El futuro es la libertad, jóvenes

Los sin futuro. La protesta juvenil bien puede llamarse el movimiento de “los sin futuro”. En efecto, si algo impulsa a tantos jóvenes es la convicción de que este régimen acaba sus sueños de progreso.


Los sin futuro. La protesta juvenil bien puede llamarse el movimiento de “los sin futuro”. En efecto, si algo impulsa a tantos jóvenes es la convicción de que este régimen acaba sus sueños de progreso.

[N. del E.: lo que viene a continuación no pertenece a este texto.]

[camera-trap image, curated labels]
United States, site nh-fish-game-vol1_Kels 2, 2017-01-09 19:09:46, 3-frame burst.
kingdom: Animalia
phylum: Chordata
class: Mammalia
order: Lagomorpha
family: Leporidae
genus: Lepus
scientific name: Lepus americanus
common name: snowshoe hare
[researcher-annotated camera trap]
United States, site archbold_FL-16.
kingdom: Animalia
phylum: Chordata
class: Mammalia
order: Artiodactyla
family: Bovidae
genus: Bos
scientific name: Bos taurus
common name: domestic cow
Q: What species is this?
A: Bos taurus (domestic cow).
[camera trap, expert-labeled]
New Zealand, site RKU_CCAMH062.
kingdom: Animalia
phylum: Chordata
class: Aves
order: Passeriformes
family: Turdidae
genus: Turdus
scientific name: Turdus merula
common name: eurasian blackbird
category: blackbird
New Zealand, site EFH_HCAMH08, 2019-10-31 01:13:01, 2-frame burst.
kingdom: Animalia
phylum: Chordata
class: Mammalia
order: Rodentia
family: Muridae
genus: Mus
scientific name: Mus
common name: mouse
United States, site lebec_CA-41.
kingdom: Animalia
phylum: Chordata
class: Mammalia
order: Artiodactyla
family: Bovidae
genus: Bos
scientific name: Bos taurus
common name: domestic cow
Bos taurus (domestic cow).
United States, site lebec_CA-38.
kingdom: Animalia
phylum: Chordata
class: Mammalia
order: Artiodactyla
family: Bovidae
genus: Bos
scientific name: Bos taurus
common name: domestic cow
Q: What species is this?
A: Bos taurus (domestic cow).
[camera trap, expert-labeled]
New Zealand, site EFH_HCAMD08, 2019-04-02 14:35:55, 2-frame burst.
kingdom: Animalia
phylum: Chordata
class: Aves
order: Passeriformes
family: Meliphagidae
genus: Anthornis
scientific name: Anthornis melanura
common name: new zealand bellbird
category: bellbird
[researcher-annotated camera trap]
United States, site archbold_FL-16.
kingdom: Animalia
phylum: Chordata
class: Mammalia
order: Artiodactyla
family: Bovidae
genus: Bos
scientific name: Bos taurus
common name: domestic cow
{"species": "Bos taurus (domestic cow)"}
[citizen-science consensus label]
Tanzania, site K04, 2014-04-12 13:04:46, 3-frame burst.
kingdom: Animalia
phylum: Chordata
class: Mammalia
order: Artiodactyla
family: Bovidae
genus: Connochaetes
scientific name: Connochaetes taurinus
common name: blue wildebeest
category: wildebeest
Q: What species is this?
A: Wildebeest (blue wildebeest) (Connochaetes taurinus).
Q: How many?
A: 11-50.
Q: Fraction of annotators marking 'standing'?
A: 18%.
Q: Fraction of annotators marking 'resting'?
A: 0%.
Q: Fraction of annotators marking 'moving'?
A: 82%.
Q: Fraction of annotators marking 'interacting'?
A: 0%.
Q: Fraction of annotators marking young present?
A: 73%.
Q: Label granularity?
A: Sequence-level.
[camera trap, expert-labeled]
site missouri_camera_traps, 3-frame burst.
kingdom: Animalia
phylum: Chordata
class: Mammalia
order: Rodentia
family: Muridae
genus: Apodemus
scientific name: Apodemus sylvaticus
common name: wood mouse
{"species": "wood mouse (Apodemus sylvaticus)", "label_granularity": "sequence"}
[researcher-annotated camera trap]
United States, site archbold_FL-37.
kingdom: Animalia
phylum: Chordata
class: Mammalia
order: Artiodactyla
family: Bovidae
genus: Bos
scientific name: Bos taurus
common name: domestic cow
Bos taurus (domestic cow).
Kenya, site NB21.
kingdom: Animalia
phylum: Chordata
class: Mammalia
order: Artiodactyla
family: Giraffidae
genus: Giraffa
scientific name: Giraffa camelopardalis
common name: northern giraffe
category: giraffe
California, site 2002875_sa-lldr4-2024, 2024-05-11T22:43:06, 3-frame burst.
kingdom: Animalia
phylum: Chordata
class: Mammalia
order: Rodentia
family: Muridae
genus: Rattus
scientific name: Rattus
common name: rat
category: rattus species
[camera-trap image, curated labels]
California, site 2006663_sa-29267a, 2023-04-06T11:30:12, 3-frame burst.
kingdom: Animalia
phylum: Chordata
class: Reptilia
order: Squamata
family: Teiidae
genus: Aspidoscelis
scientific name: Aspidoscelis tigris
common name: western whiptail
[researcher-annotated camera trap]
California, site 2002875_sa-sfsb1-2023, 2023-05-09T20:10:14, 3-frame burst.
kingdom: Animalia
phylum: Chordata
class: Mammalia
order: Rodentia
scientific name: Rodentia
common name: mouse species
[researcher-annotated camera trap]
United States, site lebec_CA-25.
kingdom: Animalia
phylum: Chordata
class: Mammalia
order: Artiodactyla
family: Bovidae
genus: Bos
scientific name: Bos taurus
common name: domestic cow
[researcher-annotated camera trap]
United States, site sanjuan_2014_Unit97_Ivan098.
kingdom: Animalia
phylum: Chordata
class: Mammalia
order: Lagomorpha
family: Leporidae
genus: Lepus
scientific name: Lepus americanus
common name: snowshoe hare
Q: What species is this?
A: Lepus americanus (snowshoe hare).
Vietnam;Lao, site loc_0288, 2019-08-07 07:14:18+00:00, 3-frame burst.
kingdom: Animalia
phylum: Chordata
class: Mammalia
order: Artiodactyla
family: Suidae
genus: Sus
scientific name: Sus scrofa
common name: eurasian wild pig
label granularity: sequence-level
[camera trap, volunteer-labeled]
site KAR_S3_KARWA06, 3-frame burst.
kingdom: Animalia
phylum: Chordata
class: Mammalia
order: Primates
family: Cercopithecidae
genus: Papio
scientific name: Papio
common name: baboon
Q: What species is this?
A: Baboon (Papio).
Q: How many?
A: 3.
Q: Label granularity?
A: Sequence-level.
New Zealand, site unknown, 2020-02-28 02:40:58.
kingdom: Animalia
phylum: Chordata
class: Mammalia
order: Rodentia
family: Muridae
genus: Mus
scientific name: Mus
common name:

Cansados de esperar, derrochan su energía con creatividad y temeridad en las calles. Han visto de cerca la peor cara del régimen y han resistido. Ha sido una dura fragua de dolor, prisión y muerte. No se definen como opositores, a pesar de que varios militen en partidos. No se sienten representados sino por ellos mismos. Ni siquiera políticos que, con dignidad y coraje, comparten su lucha son considerados como los líderes de la revuelta. Los jóvenes no han aceptado dialogar sin condiciones con la dictadura y continuarán en la calle con sus demandas de justicia. Sin dar demasiada importancia a las encuestas.

La protesta como “continuum”. La política es diálogo y que los políticos dialogasen es lo que la mayoría esperaba. De cualquier forma, las conversaciones entre la MUD y el régimen han profundizado la brecha entre la oposición partidista y la resistencia democrática. Y es evidente que la enemistad política entre ambos sectores favorece a la dictadura. Por eso, los demócratas tenemos la obligación de realinearnos alrededor de una estrategia de protesta más compleja que la desarrollada hasta ahora. La protesta es la calle pero no es sólo la calle. Protestar es también confrontar al régimen en una mesa de diálogo, en un foro o en un programa televisivo. La protesta tiene que ser un rango de acciones – un “continuum” – que vaya y venga de la calle al debate, pasando por otras diversas actividades.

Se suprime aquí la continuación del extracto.